══ Supplied text ══

I am not convinced by this argument. There were, after all, plenty of European poets between the wars who were not taken in by Mussolini even if he did create the hierarchical order Yeats longed for and even if he did make the trains run on time. The more important question is not what Yeats believed but why he so believed and how his beliefs enter his poetry. Here the third essay in Allison’s collection, R. F. Foster’s “Protestant Magic: W. B. Yeats and the Spell of History,” published for the first time here, is especially valuable. Foster tries to understand Yeats in terms of his Irish Protestant identity. Marginalized both by the Irish Catholics and the English, Yeats was also marginalized by his economic position, his membership in what Foster calls the “clerical-bourgeois” class of Irish Protestants, “land agents rather than landlords, fallen on poorer times” (93). This “curious subculture” was defined by “a race-memory of elitism” (the vanished aristocracy of the great country houses) and “a predisposition toward seeking refuge in the occult” (102). Foster is particularly good at showing how these strains came together, how Yeats’s occultism was a peculiarly Protestant brand. When Yeats began to strike elaborate poses of aristocratic grandeur, as he did after his marriage and acquisition of Thoor Ballylee, he was compensating for years of alienation as a lower middle-class Irish Protestant in both Catholic Ireland and anti-Irish England.

Did these poses hurt his poetry? Seamus Deane (“Yeats and the Idea of Revolution”) thinks they did. “The Statues,” for example, is spoiled by its “strained rhetoric,” a “kind of oratory which arises from convictions that lie outside the poem’s range of reference” (133). Yeats, Deane argues in his brilliant essay, pits an apocalyptic sexuality and death against the mob and democracy; he strains for a romantic transfiguration that would absolve him from the everyday life around him. And in another outstanding essay excerpted by Allison, David Lloyd, building on the work of Paul de Man, shows that Yeats’s syntactic ambiguities (e.g., “Byzantium’s” “A mouth that has no moisture and no breath / Breathless mouths may summon,” where it isn’t clear which is subject, which object of the verb) arise intentionally “in the vanishing of [the] real referent” (189); the poems in question defy interpretation in their drive toward transcendence, a gnosis outside historical time. To probe the later poems closely is to see that “violence and death” are often “the condition of any act of foundation” (196).

This was a point Harold Bloom made some time ago in his Yeats (1971) and increasingly critics are coming to understand that Yeats’s “difficulty” is of a very special sort, that the rhetorical questions like “What’s water but the generated soul?” in “Coole Park and Ballylee 1931” cannot be answered. But whereas Bloom attributed Yeats’s sometime obscurantism to his occult concerns, the critics in this volume–and Declan Hiberd’s essay “Inventing Irelands” belongs to this group–understand the drive toward allegory, which Lloyd discusses so fully, to be a political question.

═══
══ Data block ══

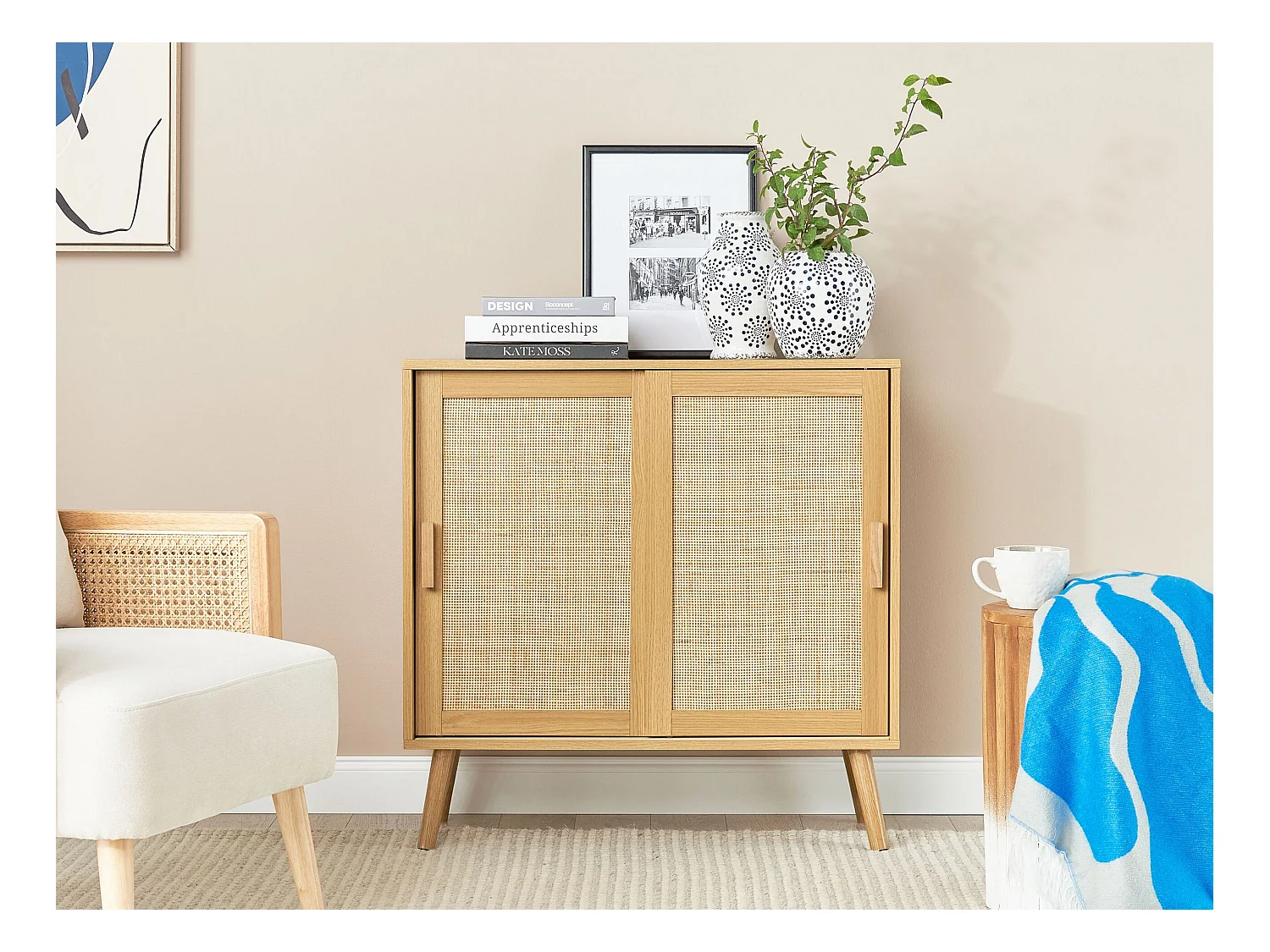 Armoire HODGEN Marron clair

═══

■ Exercises to complete ■
A) Decide whether each statement agrees with the review of Yeats criticism, answering yes or no and quoting the words of the review that settle it: (i) Foster's essay appears in print for the first time in Allison's collection; (ii) Deane holds that Yeats's poses did no harm to his poetry; (iii) Bloom traced Yeats's obscurantism to his political concerns.
B) Reproduce the review of Yeats criticism word for word, from "This was a point" to "a political question.".
C) Resume the review of Yeats criticism at the point where it stops.
Leave the material out of consideration.

■ Exercise answers ■
A)
(i) Yes: "published for the first time here"
(ii) No: "Seamus Deane (“Yeats and the Idea of Revolution”) thinks they did."
(iii) No: "Bloom attributed Yeats’s sometime obscurantism to his occult concerns"

B)
This was a point Harold Bloom made some time ago in his Yeats (1971) and increasingly critics are coming to understand that Yeats’s “difficulty” is of a very special sort, that the rhetorical questions like “What’s water but the generated soul?” in “Coole Park and Ballylee 1931” cannot be answered. But whereas Bloom attributed Yeats’s sometime obscurantism to his occult concerns, the critics in this volume–and Declan Hiberd’s essay “Inventing Irelands” belongs to this group–understand the drive toward allegory, which Lloyd discusses so fully, to be a political question.

C)
How, ask O’Brien and Lloyd, do we account for the special power, the “obsessive, haunting quality” (182) of Yeats’s poetry, given its frequently appalling politics? They never quite get around to answering this question, and Deane never quite explains his own personal fascination with Yeats’s work, and neither do the shorter essays at the back of Allison’s book that try to defend Yeats from charges of authoritarianism. In “What Stalked through the Post Office?”, Augustine Martin takes on Deane at some length, reading “The Statues” as a confrontation of the “filthy modern tide,” to recover the “conjunction of art and heroism,” a “new unity of being” (278). But isn’t this drive toward unity of being precisely the escape from history Deane derides? Again, when in his short “The Modernist under Siege,” Ronald Bush tries to refute Terry Eagleton’s critique of the “‘massive symbolic totalities’” that “mystified [Yeats’s] bourgeois purpose” (328) by showing how the succeeding drafts of Purgatory testify to that play’s increasing complexity and skepticism, he still can’t get around the fact that, in W. J. McCormack’s words, Purgatory illustrates the poet’s “preference for synchronic order at the expense of diachronic logic” (329). Similarly, Hazard Adams’s case for an “antithetical Yeats, one who saw that there are “three sides to every argument” (310) doesn’t get around the arguments raised especially by Foster and Lloyd as to Yeats’s frequent refusal to follow his own dialectic to its conclusion.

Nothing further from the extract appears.